Replace the placeholder values with your account details.
Run the Streamlit app using
streamlit run analyst_api.py
.
The database and schema specified in the code is the stage location for the semantic model YAML file. The role used in the Snowflake connector should have access to underlying data defined in semantic model.
For a more comprehensive implementation, see the Cortex Analyst advanced SiS demo in the Snowflake Samples GitHub repository. This repository is configured with various pre-built features that make deploying Cortex Analyst seamless and robust.

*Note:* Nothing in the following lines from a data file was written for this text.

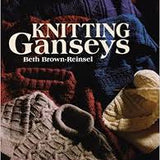 Knitting Ganseys- Paperback Book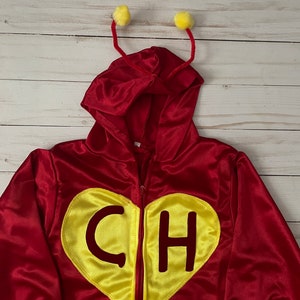 Chapulin Colorado Adult Toddler Boys Chavo del Ocho Chapulin La Chilindrina Colorado Chespirito Costume Cosplay La Vecindad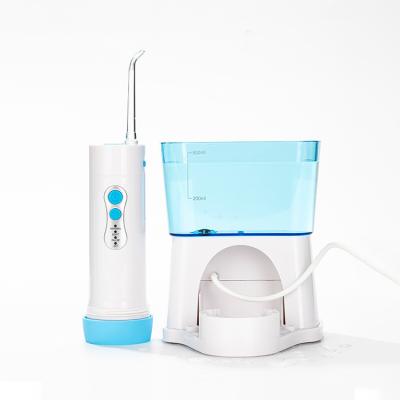 China Household Factory Price Office and Portable Dental Flusher for Home for sale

Disable Cortex Analyst Functionality¶
If you do not want Cortex Analyst to be available in your account, disable the feature by changing the ENABLE_CORTEX_ANALYST parameter using the ACCOUNTADMIN role:
USE ROLE ACCOUNTADMIN;
ALTER ACCOUNT SET ENABLE_CORTEX_ANALYST = FALSE;
Parameter Type |
Session |
---|---|
Data Type |
BOOLEAN |
Description |
Controls whether Cortex Analyst functionality is enabled in your account. |
Values |
|
Default |
TRUE |
Cost considerations¶
The credit rate usage for Cortex Analyst is based on the number of messages processed as outlined in the Snowflake Service Consumption Table. A single message represents a request and response pair. Note that only successful responses (HTTP 200) are counted.
Note
The above charges cover AI costs for text-to-SQL. Additional warehouse costs apply if you execute the SQL generated by Cortex Analyst.
Legal notices¶
Cortex Analyst is powered by machine learning technology, including Meta’s Llama 3 and Mistral Large models. The foundation Llama 3 models are licensed under the Llama 3 Community License and Copyright (c) Meta Platforms, Inc. All Rights Reserved. Your use of this feature is subject to Meta’s Acceptable Use Policy.
The data classification of inputs and outputs are as set forth in the following table.
Input data classification |
Output data classification |
Designation |
---|---|---|
Usage Data |
Usage Data |
Preview AI Features [1] |
For additional information, refer to Snowflake AI and ML.